FRANCE

Elle ne pourra pas utiliser le sperme de son mari décédé

Elle ne pourra pas utiliser le sperme de son mari décédé

Reporters

C'était le combat d'une Française, Fabienne Justel. Elle voulait récupérer le sperme congelé de son mari décédé d'un cancer, il y a deux ans, pour se faire inséminer à l'étranger. Aujourd'hui, la Cour dappel de Rennes a estimé que cette demande ne pouvait être rencontrée.

"C'est non!" écrit le télégramme de Brest sur son site internet. C'est non pour cette demande qui selon la justice française ne rentre pas dans le cadre de la loi. Une loi qui se veut claire: "Font obstacle à l'insémination ou au transfert des embryons le décès d'un des membres du couple, le dépôt d'une requête en divorce, la séparation de corps ou la cessation de la communauté de vie".

Lors de la dernière audience, avant le rendu de cet arrêt, l'avocat général avait insisté auprès du tribunal pour que les vivants ne disposent pas "du corps des morts qui ne peuvent plus s'exprimer". Un argument qui a pesé plus que celui avancé par la défense. Celle-ci estimant que le sperme congelé du mari faisait partie de la succession globale et qu'il revenait donc à sa cliente.

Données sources
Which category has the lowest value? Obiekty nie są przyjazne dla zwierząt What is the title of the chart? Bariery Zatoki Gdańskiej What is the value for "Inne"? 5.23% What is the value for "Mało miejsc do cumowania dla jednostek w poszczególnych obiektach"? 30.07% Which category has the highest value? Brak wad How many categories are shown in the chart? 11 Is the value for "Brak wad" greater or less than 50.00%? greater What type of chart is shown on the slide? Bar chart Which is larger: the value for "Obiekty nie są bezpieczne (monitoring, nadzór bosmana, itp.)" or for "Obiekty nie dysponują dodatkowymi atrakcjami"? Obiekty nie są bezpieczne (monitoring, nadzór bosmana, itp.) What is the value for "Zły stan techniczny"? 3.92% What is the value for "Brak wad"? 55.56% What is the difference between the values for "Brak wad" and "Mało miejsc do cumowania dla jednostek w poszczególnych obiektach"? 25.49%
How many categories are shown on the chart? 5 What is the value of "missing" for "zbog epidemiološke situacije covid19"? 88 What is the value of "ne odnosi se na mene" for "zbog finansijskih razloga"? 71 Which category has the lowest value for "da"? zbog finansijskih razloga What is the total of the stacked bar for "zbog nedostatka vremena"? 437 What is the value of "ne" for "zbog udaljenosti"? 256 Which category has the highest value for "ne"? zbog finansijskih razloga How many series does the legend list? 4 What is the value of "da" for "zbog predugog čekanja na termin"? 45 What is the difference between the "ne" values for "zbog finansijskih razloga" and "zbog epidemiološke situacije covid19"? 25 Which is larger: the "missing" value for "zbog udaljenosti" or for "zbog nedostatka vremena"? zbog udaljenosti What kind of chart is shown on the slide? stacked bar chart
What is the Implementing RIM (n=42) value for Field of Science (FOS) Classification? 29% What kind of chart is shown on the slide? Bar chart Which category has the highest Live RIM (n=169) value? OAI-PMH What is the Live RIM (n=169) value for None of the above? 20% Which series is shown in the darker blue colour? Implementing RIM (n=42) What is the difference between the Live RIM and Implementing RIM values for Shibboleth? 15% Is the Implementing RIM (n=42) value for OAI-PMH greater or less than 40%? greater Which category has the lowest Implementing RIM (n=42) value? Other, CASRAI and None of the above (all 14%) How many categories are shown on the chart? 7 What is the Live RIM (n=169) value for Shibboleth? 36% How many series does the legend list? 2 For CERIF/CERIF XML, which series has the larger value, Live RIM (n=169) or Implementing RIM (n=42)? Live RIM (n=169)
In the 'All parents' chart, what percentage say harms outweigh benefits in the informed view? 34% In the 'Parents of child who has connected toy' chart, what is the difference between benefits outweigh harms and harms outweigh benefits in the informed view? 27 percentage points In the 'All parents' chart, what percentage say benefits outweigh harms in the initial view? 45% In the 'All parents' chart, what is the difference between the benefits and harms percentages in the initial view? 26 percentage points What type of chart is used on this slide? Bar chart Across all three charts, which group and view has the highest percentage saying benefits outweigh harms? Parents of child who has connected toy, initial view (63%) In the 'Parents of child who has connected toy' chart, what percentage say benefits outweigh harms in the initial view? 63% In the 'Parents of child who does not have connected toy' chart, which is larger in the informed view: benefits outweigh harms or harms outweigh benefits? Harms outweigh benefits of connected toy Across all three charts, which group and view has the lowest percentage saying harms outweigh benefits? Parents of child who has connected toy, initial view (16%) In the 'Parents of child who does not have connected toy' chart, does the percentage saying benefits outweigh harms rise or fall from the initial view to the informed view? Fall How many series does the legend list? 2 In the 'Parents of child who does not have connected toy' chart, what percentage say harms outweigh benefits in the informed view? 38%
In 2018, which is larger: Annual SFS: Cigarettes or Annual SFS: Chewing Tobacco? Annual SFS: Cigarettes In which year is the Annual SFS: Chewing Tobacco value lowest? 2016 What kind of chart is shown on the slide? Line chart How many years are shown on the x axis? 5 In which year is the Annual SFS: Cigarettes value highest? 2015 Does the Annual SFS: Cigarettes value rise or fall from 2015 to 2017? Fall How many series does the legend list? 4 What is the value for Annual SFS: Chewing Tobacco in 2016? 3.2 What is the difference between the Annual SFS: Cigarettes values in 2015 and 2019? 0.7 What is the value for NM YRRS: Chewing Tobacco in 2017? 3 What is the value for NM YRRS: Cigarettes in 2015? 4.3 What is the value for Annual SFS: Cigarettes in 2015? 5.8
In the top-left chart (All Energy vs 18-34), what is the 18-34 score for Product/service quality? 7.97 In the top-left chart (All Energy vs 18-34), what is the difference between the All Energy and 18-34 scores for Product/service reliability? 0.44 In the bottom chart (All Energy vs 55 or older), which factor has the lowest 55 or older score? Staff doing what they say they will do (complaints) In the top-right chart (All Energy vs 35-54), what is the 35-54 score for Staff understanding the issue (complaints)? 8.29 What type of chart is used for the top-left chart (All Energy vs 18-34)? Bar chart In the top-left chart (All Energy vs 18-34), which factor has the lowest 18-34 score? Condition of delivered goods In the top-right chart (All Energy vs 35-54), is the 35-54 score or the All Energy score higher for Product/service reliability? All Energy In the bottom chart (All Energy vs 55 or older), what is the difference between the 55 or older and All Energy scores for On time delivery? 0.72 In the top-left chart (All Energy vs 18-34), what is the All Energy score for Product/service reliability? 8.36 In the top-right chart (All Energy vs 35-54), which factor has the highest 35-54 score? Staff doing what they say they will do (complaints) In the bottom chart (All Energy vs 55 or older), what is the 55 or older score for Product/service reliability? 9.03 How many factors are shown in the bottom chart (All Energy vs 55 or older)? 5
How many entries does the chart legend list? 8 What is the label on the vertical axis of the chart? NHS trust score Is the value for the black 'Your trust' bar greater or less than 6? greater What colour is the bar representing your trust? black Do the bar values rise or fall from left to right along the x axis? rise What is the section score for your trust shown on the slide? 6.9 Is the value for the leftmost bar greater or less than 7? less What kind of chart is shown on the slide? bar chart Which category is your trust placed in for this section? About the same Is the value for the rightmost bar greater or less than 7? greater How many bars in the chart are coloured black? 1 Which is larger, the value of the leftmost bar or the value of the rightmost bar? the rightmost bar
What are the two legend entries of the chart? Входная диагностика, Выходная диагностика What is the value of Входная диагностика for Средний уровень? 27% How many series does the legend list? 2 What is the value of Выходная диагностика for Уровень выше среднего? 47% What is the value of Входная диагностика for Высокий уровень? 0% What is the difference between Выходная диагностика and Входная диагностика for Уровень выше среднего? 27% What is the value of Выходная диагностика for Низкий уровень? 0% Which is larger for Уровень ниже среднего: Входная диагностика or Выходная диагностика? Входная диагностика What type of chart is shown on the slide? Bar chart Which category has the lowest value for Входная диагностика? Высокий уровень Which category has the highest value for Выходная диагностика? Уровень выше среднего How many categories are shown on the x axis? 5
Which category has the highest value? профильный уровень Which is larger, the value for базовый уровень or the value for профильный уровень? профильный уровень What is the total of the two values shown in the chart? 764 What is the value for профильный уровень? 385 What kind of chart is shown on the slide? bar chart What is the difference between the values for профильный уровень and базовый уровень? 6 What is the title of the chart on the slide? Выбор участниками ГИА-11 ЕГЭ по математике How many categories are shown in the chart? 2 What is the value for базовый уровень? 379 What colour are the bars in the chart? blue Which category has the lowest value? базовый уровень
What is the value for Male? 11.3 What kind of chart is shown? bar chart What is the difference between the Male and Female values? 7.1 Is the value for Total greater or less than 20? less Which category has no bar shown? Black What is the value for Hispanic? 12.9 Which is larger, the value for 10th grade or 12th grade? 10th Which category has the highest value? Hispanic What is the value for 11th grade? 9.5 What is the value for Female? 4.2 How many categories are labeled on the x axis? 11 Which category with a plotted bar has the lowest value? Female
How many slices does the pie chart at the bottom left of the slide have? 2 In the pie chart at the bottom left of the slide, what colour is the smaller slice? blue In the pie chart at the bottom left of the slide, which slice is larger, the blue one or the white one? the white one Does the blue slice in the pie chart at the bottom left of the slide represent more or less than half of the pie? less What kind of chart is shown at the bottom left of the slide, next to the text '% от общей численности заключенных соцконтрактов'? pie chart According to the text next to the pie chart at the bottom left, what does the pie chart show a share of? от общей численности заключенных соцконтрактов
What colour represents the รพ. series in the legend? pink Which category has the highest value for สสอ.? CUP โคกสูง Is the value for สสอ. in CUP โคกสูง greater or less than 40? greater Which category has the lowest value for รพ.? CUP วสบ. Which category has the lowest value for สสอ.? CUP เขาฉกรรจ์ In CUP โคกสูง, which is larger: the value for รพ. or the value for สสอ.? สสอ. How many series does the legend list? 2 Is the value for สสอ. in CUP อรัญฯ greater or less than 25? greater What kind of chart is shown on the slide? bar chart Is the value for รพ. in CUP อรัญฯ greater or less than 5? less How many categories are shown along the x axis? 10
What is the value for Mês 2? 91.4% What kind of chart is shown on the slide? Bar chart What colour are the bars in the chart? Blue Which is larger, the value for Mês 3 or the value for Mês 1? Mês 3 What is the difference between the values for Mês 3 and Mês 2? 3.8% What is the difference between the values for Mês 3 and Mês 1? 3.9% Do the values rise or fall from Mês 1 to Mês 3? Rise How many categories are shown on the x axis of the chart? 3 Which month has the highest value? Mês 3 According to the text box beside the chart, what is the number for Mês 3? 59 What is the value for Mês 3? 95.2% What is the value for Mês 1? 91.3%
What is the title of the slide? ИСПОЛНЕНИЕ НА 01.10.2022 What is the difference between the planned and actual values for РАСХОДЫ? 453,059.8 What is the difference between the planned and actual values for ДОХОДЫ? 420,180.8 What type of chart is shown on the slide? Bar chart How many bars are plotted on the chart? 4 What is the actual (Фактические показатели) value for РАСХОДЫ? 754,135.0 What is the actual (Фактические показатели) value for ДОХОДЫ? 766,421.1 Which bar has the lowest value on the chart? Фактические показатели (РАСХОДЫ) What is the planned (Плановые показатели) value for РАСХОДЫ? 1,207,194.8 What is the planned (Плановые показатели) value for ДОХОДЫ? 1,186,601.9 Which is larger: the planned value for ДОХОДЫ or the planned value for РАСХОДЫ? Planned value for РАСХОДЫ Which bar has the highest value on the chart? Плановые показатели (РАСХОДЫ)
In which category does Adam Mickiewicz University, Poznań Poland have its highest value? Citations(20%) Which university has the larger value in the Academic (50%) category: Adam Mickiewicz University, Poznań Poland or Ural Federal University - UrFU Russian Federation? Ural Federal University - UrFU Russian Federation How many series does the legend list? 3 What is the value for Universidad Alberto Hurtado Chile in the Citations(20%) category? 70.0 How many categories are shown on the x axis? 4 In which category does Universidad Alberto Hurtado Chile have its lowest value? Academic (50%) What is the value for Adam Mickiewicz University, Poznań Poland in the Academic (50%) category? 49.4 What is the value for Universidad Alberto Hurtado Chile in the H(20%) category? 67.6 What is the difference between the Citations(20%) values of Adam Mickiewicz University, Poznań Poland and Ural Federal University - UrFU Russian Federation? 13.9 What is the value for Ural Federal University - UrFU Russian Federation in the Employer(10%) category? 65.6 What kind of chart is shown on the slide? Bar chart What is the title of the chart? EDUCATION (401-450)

__CONSIGNE__:
Poursuivez l'article sur la demande de Fabienne Justel à la suite de sa dernière phrase.

__RÉPONSE ATTENDUE__:
Cette décision judiciaire fait suite à une longue procédure judiciaire. En octobre dernier, le tribunal de grande instance de Rennes avait déjà rendu un avis négatif. Mais Fabienne Justel avait fait appel. 

Même demande, autre décision

En Allemagne, Inès S. avait introduit la même demande. En mai dernier, au bout de la procédure judiciaire, elle a eu gain de cause. Elle a gagné la bataille juridique contre la clinique qui refusait de lui restituer le sperme congelé de son mari décédé dans un accident de voiture.